IQ5_K on EPYC with a single GPU
#9
by
sousekd
- opened
Here are benchmarks of IQ5_K on EPYC 9355 with a single GPU.
This model is much slower than DeepSeek or Kimi, and it makes it quite challenging to fit 32K context into 32GB VRAM.
I had to use low -ub values, affecting prefill performance:
RTX 5090
./llama-sweep-bench \
--model "$MODEL_PATH" \
--no-mmap \
-ger \
-b 2048 -ub 1024 \
-ctk q8_0 -ctv q8_0 -c 32768 \
-ngl 999 -ot exps=CPU \
--threads 16 \
--threads-batch 28 \
--warmup-batch
| PP | TG | N_KV | T_PP s | S_PP t/s | T_TG s | S_TG t/s |
|---|---|---|---|---|---|---|
| 1024 | 256 | 0 | 16.140 | 63.45 | 23.695 | 10.80 |
| 1024 | 256 | 8192 | 15.819 | 64.73 | 24.752 | 10.34 |
| 1024 | 256 | 16384 | 16.287 | 62.87 | 25.449 | 10.06 |
| 1024 | 256 | 24576 | 16.328 | 62.72 | 26.330 | 9.72 |
Obviously, VRAM is not an issue with RTX 6000, allowing for the use of -ctk f16 -ctv f16 and larger batch sizes.

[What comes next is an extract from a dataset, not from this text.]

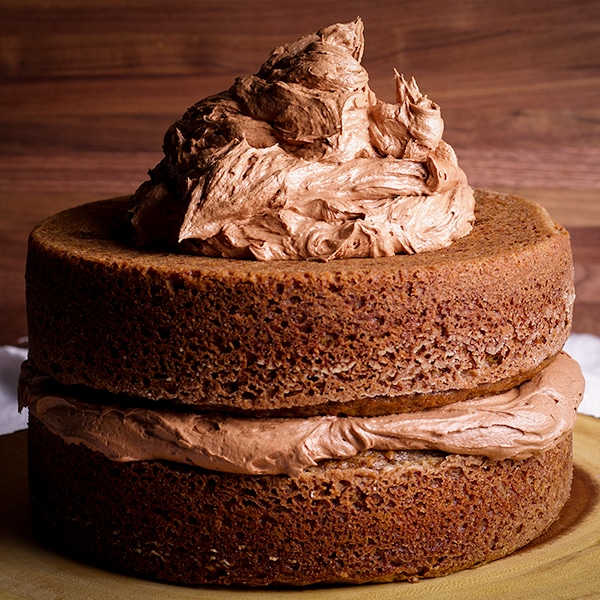 Two layers of spice cake, with chocolate buttercream in between.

Prefill performance improves significantly:
RTX 6000
./llama-sweep-bench \
--model "$MODEL_PATH" \
--no-mmap \
-ger \
-b 8192 -ub 8192 \
-ctk f16 -ctv f16 -c 32768 \
-ngl 999 -ot exps=CPU \
--threads 16 \
--threads-batch 28 \
--warmup-batch
| PP | TG | N_KV | T_PP s | S_PP t/s | T_TG s | S_TG t/s |
|---|---|---|---|---|---|---|
| 8192 | 2048 | 0 | 23.666 | 346.15 | 200.409 | 10.22 |
| 8192 | 2048 | 8192 | 24.225 | 338.16 | 203.324 | 10.07 |
| 8192 | 2048 | 16384 | 25.270 | 324.18 | 207.112 | 9.89 |
| 8192 | 2048 | 24576 | 25.771 | 317.88 | 210.673 | 9.72 |
This is running in a VM, with GPUs and CPU power-limited, so better results are achievable on the same hardware.
Thank you for the quants @ubergarm .
Thanks for the numbers on both blackwell GPUs! Yes Ling-1T with its ~51B active parameters is def chonky and slows down inference compared to the ~37B active on DeepSeek.